**EXERCISE OBJECTIVE:** Output, with no changes, the span of lines that opens with the line containing "From the picture at hand, from" and closes with the last line.

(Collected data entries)
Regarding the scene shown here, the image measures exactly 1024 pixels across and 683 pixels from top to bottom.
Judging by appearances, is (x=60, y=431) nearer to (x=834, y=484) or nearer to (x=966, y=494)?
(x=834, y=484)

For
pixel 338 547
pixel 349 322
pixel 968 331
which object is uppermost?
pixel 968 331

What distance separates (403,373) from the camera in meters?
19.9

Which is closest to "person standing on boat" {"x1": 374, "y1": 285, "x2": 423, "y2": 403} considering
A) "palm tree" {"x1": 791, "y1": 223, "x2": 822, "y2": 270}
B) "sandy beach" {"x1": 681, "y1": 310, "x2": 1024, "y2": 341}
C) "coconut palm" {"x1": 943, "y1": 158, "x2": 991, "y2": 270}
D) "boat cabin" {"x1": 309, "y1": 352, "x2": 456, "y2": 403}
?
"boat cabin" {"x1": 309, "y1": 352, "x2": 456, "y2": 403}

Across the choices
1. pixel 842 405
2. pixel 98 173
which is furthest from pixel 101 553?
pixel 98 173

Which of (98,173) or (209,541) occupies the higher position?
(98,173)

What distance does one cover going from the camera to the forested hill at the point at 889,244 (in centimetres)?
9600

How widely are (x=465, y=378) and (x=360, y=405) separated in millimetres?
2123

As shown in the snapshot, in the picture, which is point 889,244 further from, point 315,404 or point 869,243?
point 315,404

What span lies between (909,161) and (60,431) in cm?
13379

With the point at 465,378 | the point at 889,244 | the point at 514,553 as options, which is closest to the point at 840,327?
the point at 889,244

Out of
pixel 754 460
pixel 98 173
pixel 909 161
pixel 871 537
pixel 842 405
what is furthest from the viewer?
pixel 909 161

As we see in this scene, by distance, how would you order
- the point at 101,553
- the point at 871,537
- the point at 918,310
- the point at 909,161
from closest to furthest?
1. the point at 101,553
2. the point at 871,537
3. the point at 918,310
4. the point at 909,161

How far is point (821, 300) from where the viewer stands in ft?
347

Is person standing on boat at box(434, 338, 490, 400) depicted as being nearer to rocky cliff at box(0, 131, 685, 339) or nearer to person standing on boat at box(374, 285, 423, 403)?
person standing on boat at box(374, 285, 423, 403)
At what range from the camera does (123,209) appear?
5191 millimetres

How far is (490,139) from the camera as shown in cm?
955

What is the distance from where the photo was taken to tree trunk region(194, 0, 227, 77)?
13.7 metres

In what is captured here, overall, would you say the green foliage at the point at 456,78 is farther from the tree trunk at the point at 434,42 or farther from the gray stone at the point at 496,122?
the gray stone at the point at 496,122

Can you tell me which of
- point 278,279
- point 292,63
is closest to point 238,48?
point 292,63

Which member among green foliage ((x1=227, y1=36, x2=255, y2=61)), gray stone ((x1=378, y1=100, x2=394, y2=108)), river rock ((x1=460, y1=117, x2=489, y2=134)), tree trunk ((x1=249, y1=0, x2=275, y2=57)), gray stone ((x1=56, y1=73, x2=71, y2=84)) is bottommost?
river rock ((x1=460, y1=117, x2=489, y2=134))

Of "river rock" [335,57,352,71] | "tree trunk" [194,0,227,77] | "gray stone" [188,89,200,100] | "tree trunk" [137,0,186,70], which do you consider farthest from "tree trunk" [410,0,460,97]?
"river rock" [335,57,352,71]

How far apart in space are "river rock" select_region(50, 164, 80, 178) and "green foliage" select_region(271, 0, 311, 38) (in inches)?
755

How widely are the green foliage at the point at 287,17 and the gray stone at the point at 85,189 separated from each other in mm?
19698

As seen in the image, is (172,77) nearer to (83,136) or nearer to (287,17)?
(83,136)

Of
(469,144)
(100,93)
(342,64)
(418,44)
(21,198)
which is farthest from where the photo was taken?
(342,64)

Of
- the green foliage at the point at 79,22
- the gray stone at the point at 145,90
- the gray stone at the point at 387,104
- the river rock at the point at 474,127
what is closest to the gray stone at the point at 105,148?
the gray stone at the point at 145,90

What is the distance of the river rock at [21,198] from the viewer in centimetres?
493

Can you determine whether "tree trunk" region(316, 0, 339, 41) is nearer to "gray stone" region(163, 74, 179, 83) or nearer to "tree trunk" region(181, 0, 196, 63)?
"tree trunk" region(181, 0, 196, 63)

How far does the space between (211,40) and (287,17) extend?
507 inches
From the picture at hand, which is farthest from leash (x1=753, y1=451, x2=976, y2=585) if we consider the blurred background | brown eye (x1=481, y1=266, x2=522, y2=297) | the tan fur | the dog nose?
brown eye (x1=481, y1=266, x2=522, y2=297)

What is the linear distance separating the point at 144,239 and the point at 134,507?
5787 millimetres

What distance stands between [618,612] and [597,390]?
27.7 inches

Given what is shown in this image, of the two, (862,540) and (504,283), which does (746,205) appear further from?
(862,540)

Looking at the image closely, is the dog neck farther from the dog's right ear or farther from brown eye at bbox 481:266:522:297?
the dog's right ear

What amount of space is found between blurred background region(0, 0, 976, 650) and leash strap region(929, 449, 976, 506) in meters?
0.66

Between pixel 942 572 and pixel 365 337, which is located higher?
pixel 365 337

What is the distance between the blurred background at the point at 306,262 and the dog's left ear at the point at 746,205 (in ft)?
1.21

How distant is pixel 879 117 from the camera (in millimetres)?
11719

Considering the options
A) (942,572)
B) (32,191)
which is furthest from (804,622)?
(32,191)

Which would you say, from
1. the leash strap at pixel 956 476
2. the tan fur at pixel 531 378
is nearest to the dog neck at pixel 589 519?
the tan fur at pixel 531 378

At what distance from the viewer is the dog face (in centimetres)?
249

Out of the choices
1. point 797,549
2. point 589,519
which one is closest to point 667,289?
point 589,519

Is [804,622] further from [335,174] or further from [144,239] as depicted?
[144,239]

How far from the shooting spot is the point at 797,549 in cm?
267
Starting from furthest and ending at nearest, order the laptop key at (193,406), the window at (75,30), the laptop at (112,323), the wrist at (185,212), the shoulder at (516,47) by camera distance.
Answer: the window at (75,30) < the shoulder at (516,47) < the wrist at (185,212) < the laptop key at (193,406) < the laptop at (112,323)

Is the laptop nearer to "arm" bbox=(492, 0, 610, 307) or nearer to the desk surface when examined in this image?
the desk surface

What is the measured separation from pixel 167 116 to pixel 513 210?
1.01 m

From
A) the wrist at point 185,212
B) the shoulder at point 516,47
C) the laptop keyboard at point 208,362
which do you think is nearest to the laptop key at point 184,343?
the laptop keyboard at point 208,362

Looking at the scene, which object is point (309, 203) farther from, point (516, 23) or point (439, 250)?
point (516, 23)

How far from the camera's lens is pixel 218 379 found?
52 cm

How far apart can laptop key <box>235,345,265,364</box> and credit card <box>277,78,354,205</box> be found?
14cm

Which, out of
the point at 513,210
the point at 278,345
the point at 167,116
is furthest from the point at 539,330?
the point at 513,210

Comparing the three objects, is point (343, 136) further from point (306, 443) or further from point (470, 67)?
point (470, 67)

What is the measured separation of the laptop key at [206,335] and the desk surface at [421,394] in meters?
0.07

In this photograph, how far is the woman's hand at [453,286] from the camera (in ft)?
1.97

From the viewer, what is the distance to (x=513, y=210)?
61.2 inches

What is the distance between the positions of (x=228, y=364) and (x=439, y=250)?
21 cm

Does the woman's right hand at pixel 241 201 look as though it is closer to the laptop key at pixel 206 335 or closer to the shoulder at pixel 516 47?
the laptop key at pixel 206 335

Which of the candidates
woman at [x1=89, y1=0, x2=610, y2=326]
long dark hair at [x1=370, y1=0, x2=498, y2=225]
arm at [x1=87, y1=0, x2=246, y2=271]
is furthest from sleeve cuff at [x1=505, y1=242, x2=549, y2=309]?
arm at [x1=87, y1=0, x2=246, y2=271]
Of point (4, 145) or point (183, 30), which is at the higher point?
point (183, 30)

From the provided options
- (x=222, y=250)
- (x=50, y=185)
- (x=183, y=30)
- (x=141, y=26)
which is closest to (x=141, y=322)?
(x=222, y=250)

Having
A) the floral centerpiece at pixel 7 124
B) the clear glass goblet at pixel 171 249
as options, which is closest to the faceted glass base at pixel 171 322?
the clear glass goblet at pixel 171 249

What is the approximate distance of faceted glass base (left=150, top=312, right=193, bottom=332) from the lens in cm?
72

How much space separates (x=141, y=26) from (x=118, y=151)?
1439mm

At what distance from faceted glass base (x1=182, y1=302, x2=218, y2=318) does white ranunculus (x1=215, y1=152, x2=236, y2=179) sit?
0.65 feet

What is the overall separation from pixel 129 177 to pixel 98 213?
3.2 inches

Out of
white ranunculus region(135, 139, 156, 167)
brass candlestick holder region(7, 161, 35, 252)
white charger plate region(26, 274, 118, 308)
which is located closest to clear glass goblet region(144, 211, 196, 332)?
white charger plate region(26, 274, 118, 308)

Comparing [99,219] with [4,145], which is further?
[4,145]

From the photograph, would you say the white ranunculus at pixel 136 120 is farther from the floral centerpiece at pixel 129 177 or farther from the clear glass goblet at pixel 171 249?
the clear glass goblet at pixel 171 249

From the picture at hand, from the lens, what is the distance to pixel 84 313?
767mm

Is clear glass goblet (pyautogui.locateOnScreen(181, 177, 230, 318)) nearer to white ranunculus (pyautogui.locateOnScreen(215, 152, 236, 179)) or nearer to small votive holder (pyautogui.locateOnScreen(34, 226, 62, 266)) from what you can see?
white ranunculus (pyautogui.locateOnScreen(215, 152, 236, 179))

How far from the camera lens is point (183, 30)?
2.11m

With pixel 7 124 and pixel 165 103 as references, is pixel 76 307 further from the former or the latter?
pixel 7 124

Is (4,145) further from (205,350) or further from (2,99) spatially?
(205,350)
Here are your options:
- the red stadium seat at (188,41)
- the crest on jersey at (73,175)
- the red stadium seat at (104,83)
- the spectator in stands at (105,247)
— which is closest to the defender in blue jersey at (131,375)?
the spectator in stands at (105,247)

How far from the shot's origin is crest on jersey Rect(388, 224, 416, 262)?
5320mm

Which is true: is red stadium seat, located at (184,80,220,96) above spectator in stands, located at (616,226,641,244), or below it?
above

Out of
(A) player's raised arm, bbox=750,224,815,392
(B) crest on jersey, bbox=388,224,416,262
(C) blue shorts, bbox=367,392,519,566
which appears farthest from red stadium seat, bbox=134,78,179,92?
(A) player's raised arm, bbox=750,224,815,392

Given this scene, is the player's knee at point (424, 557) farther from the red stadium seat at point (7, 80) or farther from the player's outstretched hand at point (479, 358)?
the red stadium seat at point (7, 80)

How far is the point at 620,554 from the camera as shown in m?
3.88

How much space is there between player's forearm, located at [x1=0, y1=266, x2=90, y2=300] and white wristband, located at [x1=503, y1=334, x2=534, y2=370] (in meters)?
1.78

**EXERCISE RESULT:**
From the picture at hand, from the lens, what is the distance to pixel 84 313?
767mm

Is clear glass goblet (pyautogui.locateOnScreen(181, 177, 230, 318)) nearer to white ranunculus (pyautogui.locateOnScreen(215, 152, 236, 179)) or nearer to small votive holder (pyautogui.locateOnScreen(34, 226, 62, 266)) from what you can see?
white ranunculus (pyautogui.locateOnScreen(215, 152, 236, 179))

How far from the camera lens is point (183, 30)?
2.11m

With pixel 7 124 and pixel 165 103 as references, is pixel 76 307 further from the former or the latter?
pixel 7 124

Is (4,145) further from (205,350) or further from (2,99) spatially?
(205,350)
Here are your options:
- the red stadium seat at (188,41)
- the crest on jersey at (73,175)
- the red stadium seat at (104,83)
- the spectator in stands at (105,247)
— which is closest to the defender in blue jersey at (131,375)?
the spectator in stands at (105,247)

How far from the shot's origin is crest on jersey Rect(388, 224, 416, 262)?
5320mm

Which is true: is red stadium seat, located at (184,80,220,96) above spectator in stands, located at (616,226,641,244), or below it?
above

Out of
(A) player's raised arm, bbox=750,224,815,392
(B) crest on jersey, bbox=388,224,416,262
(C) blue shorts, bbox=367,392,519,566
which appears farthest from red stadium seat, bbox=134,78,179,92?
(A) player's raised arm, bbox=750,224,815,392

Given this scene, is the player's knee at point (424, 557) farther from the red stadium seat at point (7, 80) or farther from the player's outstretched hand at point (479, 358)?
the red stadium seat at point (7, 80)

How far is the point at 620,554 from the camera as shown in m?
3.88

How much space is there between player's forearm, located at [x1=0, y1=266, x2=90, y2=300] and white wristband, located at [x1=503, y1=334, x2=534, y2=370] (in meters)?
1.78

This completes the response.